- **KUTIPAN TEKS**:
────────────────────────────────────────

Wednesday, March 27, 2024

Pengalaman Menulis dan Menerbitkan Buku untuk Pertama Kali - The Worthy Single Lady


The Worthy Single Lady adalah buku solo pertama yang aku tulis. Berkisah tentang perjalanan hidupku ketika masih lajang, menghadapi berbagai tantangan karena belum menikah hingga usia 30 an. 

Mulai dari masalah patah hati karena putus dengan pria yang aku pikir akan jadi cinta pertama dan terakhir, berurusan dengan pria penipu berkedok cinta, kecewa dengan hubungan-hubungan yang tidak berakhir bahagia, tekanan social untuk segera menikah yang membuatku sempat  mempertanyakan keberhargaanku sebagai seorang wanita.

Semua problematika itu ternyata membawaku pada banyak proses penyempurnaan karakter dan perubahan pola pikir yang berharga. 

Aku pikir pelajaran-pelajaran yang aku dapatkan dari masa itu bisa bermanfaat bagi wanita Single yang saat ini mungkin mengalami masalah yang sama. Sehingga mereka bisa menjalani masa lajang dengan sikap dan pengertian yang benar.

Tantangan terbesar saat bikin buku ini bukanlah dari pihak luar melainkan  bersumber dari diriku sendiri. Yaitu, keraguan diri. Self doubt.

Pertama, aku ragu apakah aku mampu menguraikan ide dalam kepalaku dalam bentuk tulisan yang isinya terstruktur dengan baik. Karena berbagai ide berlompatan di dalam kepalaku dan aku tak tau pasti apa keterkaitannya satu sama lain.

────────────────────────────────────────

- **DAFTAR DATA**:
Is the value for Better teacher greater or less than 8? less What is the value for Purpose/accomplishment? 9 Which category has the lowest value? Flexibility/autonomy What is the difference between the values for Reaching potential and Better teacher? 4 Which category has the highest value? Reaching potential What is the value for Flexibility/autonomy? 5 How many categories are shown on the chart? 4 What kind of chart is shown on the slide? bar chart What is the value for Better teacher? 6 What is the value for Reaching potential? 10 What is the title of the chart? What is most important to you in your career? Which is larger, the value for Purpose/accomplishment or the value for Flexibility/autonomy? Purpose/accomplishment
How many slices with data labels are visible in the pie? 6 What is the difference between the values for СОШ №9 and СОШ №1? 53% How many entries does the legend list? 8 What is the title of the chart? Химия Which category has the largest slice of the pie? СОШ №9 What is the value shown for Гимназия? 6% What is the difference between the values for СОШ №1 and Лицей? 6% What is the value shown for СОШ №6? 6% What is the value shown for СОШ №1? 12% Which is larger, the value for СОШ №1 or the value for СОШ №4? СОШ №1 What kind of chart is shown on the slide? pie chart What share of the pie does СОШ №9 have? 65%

────────────────────────────────────────

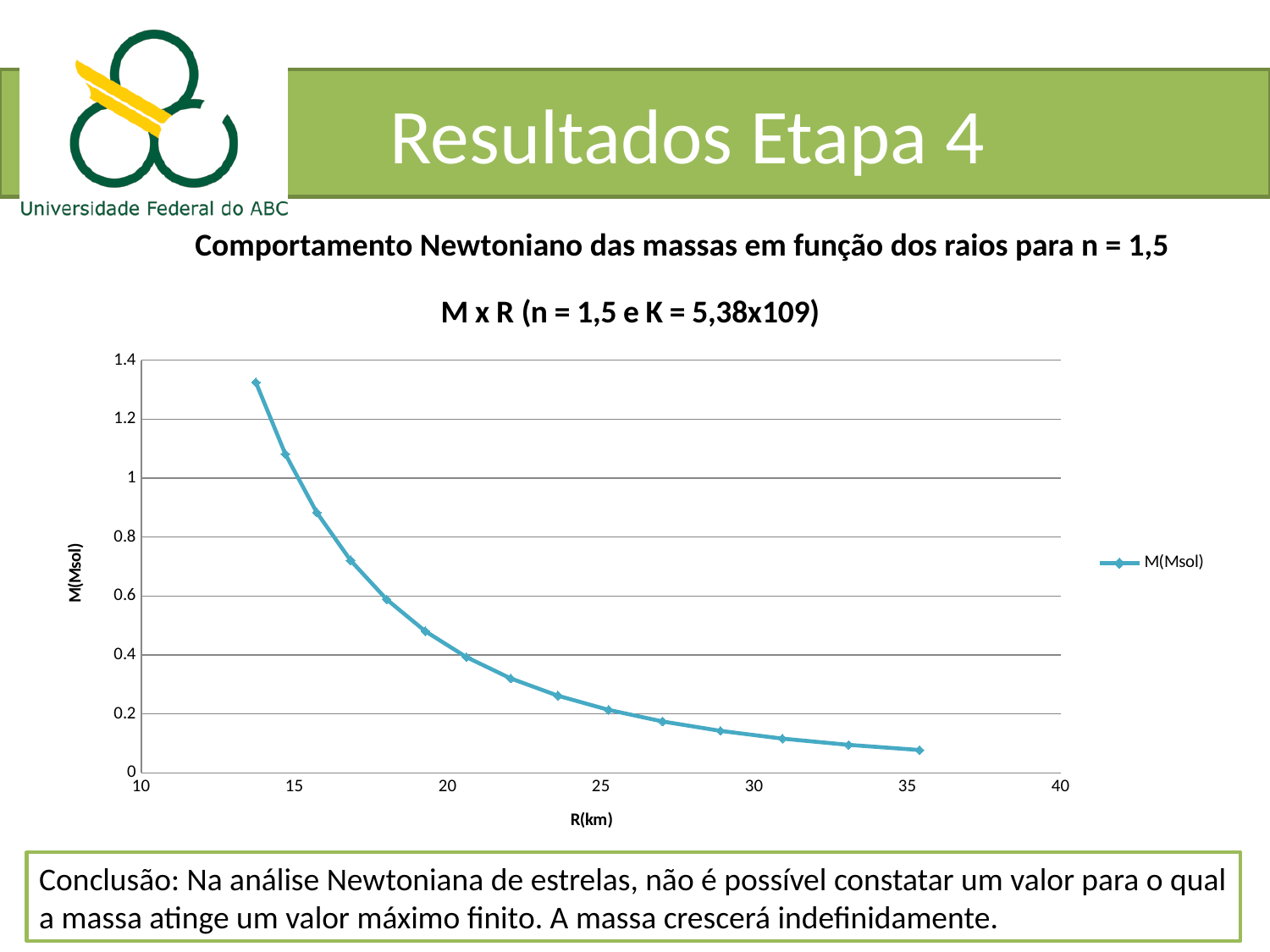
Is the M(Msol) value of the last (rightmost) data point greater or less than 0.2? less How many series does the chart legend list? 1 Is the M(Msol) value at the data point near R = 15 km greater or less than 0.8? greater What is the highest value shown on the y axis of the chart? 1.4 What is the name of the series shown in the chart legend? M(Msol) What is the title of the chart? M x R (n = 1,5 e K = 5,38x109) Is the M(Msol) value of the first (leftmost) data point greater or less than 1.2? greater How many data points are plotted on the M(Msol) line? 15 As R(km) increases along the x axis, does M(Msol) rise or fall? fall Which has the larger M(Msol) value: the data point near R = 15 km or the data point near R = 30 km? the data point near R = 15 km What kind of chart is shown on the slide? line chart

────────────────────────────────────────

- **TUGAS A**:
Jawablah pertanyaan berikut berdasarkan kutipan tentang buku The Worthy Single Lady.
(i) Sampai usia berapa penulis belum menikah?
(ii) Apa tantangan terbesar penulis saat membuat buku ini?
(iii) Bagi siapa pelajaran dari masa lajang itu diharapkan bermanfaat?
- **TUGAS B**:
Salin bagian kutipan tentang buku The Worthy Single Lady, mulai dari "Wednesday, March 27, 2024" dan terus sampai "sebagai seorang wanita.".
Daftar data tersebut tidak diperlukan di sini.

- **JAWABAN YANG DIHARAPKAN A**:
(i) Hingga usia 30-an.
(ii) Keraguan diri (self doubt), yang bersumber dari diri penulis sendiri.
(iii) Bagi wanita single yang saat ini mungkin mengalami masalah yang sama.

- **JAWABAN YANG DIHARAPKAN B**:
Wednesday, March 27, 2024

Pengalaman Menulis dan Menerbitkan Buku untuk Pertama Kali - The Worthy Single Lady


The Worthy Single Lady adalah buku solo pertama yang aku tulis. Berkisah tentang perjalanan hidupku ketika masih lajang, menghadapi berbagai tantangan karena belum menikah hingga usia 30 an. 

Mulai dari masalah patah hati karena putus dengan pria yang aku pikir akan jadi cinta pertama dan terakhir, berurusan dengan pria penipu berkedok cinta, kecewa dengan hubungan-hubungan yang tidak berakhir bahagia, tekanan social untuk segera menikah yang membuatku sempat  mempertanyakan keberhargaanku sebagai seorang wanita.